De Rechtbank stelt hieromtrent echter vast dat die parlementaire voorbereiding een duidelijke vergissing bevat, wanneer gezegd wordt dat twaalf maanden overeenkomen met driehonderd dagen. De Rechtbank vraagt zich af of de wetgever, door degene die tot een gevangenisstraf van een jaar is veroordeeld uit te sluiten van het genot van uitstel, terwijl hij dat uitstel toekent aan degene die veroordeeld is tot twaalf maanden gevangenisstraf, geen dusdanig verschil in behandeling in het leven heeft geroepen, rekening houdend met het feit dat, volgens de parlementaire voorbereiding, er een verschil van vijfenzestig dagen zou zijn (wat een aanzienlijk verschil is) en niet vijf dagen (wat de realiteit is en een onbeduidend verschil), dat er tussen eerstgenoemde en laatstgenoemde een discriminatie zou bestaan; daarop heeft de Rechtbank de hiervoor weergegeven prejudiciële vraag aan het Hof gesteld.
III. De rechtspleging voor het Hof Bij beschikking van 26 juni 1997 heeft de voorzitter in functie de rechters van de zetel aangewezen overeenkomstig de artikelen 58 en 59 van de bijzondere wet van 6 januari 1989 op het Arbitragehof.
De rechters-verslaggevers hebben geoordeeld dat er geen aanleiding was om artikel 71 of 72 van de organieke wet toe te passen.
Van de verwijzingsbeslissing is kennisgegeven overeenkomstig artikel 77 van de organieke wet bij op 14 augustus 1997 ter post aangetekende brieven.

Opdracht A.
Waarom heeft de Rechtbank volgens het uittreksel over de prejudiciële vraag die vraag aan het Hof gesteld? Antwoord in één tot drie zinnen.
Opdracht B.
Ga verder met het uittreksel over de prejudiciële vraag, te beginnen na de laatste zin.
De opgeslagen items zijn voor het werk niet nodig.

Opgeslagen items
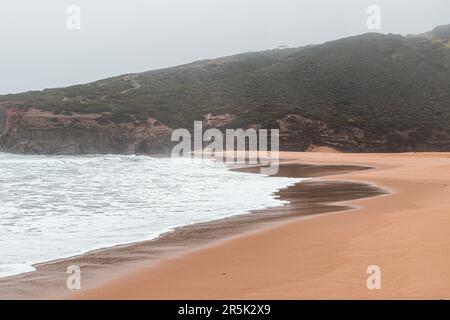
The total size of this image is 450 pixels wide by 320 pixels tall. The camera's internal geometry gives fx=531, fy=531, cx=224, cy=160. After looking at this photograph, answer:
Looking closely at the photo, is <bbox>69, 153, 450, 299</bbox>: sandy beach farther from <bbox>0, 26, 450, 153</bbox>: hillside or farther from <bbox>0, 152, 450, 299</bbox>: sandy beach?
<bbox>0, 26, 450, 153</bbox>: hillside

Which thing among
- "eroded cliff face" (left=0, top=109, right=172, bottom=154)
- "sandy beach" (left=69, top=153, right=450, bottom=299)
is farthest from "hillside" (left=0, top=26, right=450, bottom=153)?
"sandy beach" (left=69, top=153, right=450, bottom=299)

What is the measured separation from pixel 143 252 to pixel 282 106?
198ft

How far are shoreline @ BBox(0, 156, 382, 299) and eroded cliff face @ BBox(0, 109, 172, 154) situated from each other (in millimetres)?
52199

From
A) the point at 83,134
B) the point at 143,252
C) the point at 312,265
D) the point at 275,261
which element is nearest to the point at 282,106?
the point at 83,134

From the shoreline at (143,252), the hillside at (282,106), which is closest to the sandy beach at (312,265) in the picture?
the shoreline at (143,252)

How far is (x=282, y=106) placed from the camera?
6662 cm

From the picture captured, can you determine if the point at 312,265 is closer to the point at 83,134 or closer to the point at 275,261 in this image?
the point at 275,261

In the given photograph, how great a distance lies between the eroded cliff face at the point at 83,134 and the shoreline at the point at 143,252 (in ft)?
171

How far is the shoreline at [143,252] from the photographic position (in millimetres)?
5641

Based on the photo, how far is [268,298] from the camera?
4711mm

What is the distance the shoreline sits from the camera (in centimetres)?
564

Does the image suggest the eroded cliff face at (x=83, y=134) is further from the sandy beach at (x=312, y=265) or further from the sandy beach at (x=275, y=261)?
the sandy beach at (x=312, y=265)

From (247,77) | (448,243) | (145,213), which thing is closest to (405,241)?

Antwoord A.
Volgens de parlementaire voorbereiding zouden twaalf maanden overeenkomen met driehonderd dagen, wat een aanzienlijk verschil van vijfenzestig dagen zou opleveren, terwijl het werkelijke verschil slechts vijf dagen bedraagt. Daarom vraagt de Rechtbank zich af of de wetgever een discriminerend verschil in behandeling heeft gecreëerd. Dat verschil zou erin bestaan dat wie tot een jaar gevangenisstraf is veroordeeld geen uitstel kan krijgen, terwijl wie tot twaalf maanden is veroordeeld dat uitstel wel krijgt.

Antwoord B.
Het bij artikel 74 van de organieke wet voorgeschreven bericht is bekendgemaakt in het Belgisch Staatsblad van 19 augustus 1997.
De Ministerraad, Wetstraat 16, 1000 Brussel, heeft een memorie ingediend bij op 29 september 1997 ter post aangetekende brief.
Bij beschikking van 25 november 1997 heeft het Hof de termijn waarbinnen het arrest moet worden gewezen, verlengd tot 26 juni 1998.
Bij beschikking van 25 november 1997 heeft het Hof de zaak in gereedheid verklaard en de dag van de terechtzitting bepaald op 17 december 1997.
Van die beschikking is kennisgegeven aan de Ministerraad en zijn advocaat bij op 26 november 1997 ter post aangetekende brieven.
Op de openbare terechtzitting van 17 december 1997 : - is verschenen : Mr. P. Traest, advocaat bij de balie te Brussel, voor de Ministerraad; - hebben de rechters-verslaggevers L. François en H. Coremans verslag uitgebracht; - is de voornoemde advocaat gehoord; - is de zaak in beraad genomen.
De rechtspleging is gevoerd overeenkomstig de artikelen 62 en volgende van de organieke wet, die betrekking hebben op het gebruik van de talen voor het Hof.
IV. In rechte - A - Memorie van de Ministerraad A.1. Naar aanleiding van het onderzoek in het Parlement van het wetsontwerp dat de wet van 10 februari 1994 is geworden, die met name de in het geding zijnde bepaling heeft gewijzigd en het begrip « toestaan van een proeftijd » van een delinquent heeft ingevoerd (hetgeen kan geschieden hetzij door de uitspraak van de veroordeling op te schorten, hetzij door de tenuitvoerlegging van de straffen uit te stellen, en gepaard kan gaan met bijzondere voorwaarden, zoals de verplichting om dienstverlening te verrichten), heeft de Regering voorgesteld ook andere aspecten van de wet van 29 juni 1964 te wijzigen met het oog op het uitbreiden van de mogelijkheden voor de rechters om de straffen te individualiseren. Aldus betrof de in artikel 8, § 1, aangebrachte wijziging een uitbreiding van de gevallen waarin de straf met uitstel van de tenuitvoerlegging gepaard kan gaan.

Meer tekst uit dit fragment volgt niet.